**PROVIDED TEXT:**
__________

When Philadelphia police shot and killed a homeless man brandishing a utility knife Friday in the concourse near City Hall, it had special meaning for state Supreme Court Justice Seamus P. McCaffery.

Twenty years ago, McCaffery told an audience of Philadelphia court and municipal officials, he was a police sergeant with the subway unit.

"I know what those officers are going through down there dealing with the homeless," McCaffery said. "That's the kind of tragedy that we don't want to happen. These are human beings that we as a society need to step up to the plate and help."

Yesterday McCaffery got that chance, joining Philadelphia court officials to announce the creation of the city's first Mental Health Court.

The court, which begins today with a pilot group of 15 individuals, is to take a group of nonviolent inmates about to complete their jail terms and make sure they have the necessary therapy and supervision lined up to successfully live in the community.

"We want to stop the revolving door of recidivism," said Common Pleas Court Supervising Judge Sheila Woods-Skipper, who will oversee the new program.

Officials at yesterday's announcement at the Criminal Justice Center - including Mayor Nutter and District Attorney Lynne M. Abraham - emphasized that public safety was a criterion for which inmates would qualify.

The program is not for people charged with murder or manslaughter, violent and sex crimes, or gun offenses. A candidate cannot have more than five prior cases resulting in prison sentences. The individuals must also be eligible for Medicaid coverage and have at least a year of court supervision remaining on their sentence.

Nationally, so-called problem-solving courts have become a growing trend since the first handful were created in 1997.

__________

**DATASET EXTRACT:**
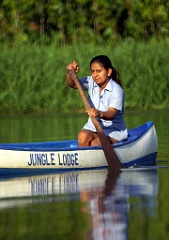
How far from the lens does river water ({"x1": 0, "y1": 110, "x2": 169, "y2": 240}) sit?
818 cm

__________

**TASK INSTRUCTIONS:**
1. Say whether each statement agrees with the Mental Health Court article. Answer yes or no for each, and quote the words from the article that decide it.
(a) The court starts with a pilot group of 15 individuals.
(b) People charged with gun offenses can take part in the program.
(c) A candidate may have up to ten prior cases that ended in prison sentences.
2. Extend the Mental Health Court article, starting after its last sentence.
The material stands apart from the Mental Health Court article.

**ANSWERS IN ORDER:**
1.
(a) Yes: "begins today with a pilot group of 15 individuals"
(b) No: "The program is not for people charged with murder or manslaughter, violent and sex crimes, or gun offenses."
(c) No: "A candidate cannot have more than five prior cases resulting in prison sentences."

2.
Philadelphia already has several specialized courts, such as Community Court to address minor "quality-of-life crimes" and Drug Court. Both are designed to divert and resolve relatively minor criminal cases and keep them from clogging the city's overburdened courts.

About a dozen Pennsylvania counties have mental-health courts, McCaffery said, but the Philadelphia program is the first geared toward inmates about to reenter society after imprisonment - those most likely to become recidivists.

The idea is to try to address a problem that began building decades ago with the closing of large state mental hospitals without the necessary community-support services to ensure that people with mental illness continued medications and therapy and had the skills to survive in the community.

Untreated mental illness has been identified as a key factor among many people who are homeless and among those for whom prisons have become the new state mental hospitals.

McCaffery estimated that 30 percent of those incarcerated in the Philadelphia prison system were there because of mental illness.

"We can't keep putting people in jail," McCaffery said. "Jail is not the proper place for so many of our citizens. This will save us money, and this as a society is the best thing to do to help people that need it."

One reason the Mental Health Court concept was supported by such diverse parties as prosecutor Abraham and Chief Public Defender Ellen T. Greenlee is that pieces of it have been used for at least two years.

Since 2007, criminal defendants with mental illnesses have had their cases assigned to a single Municipal Court judge who works with prosecution and defense lawyers and court-appointed mental-health experts to ensure those awaiting trial get treatment.

The Mental Health Court extends the concept post-prison.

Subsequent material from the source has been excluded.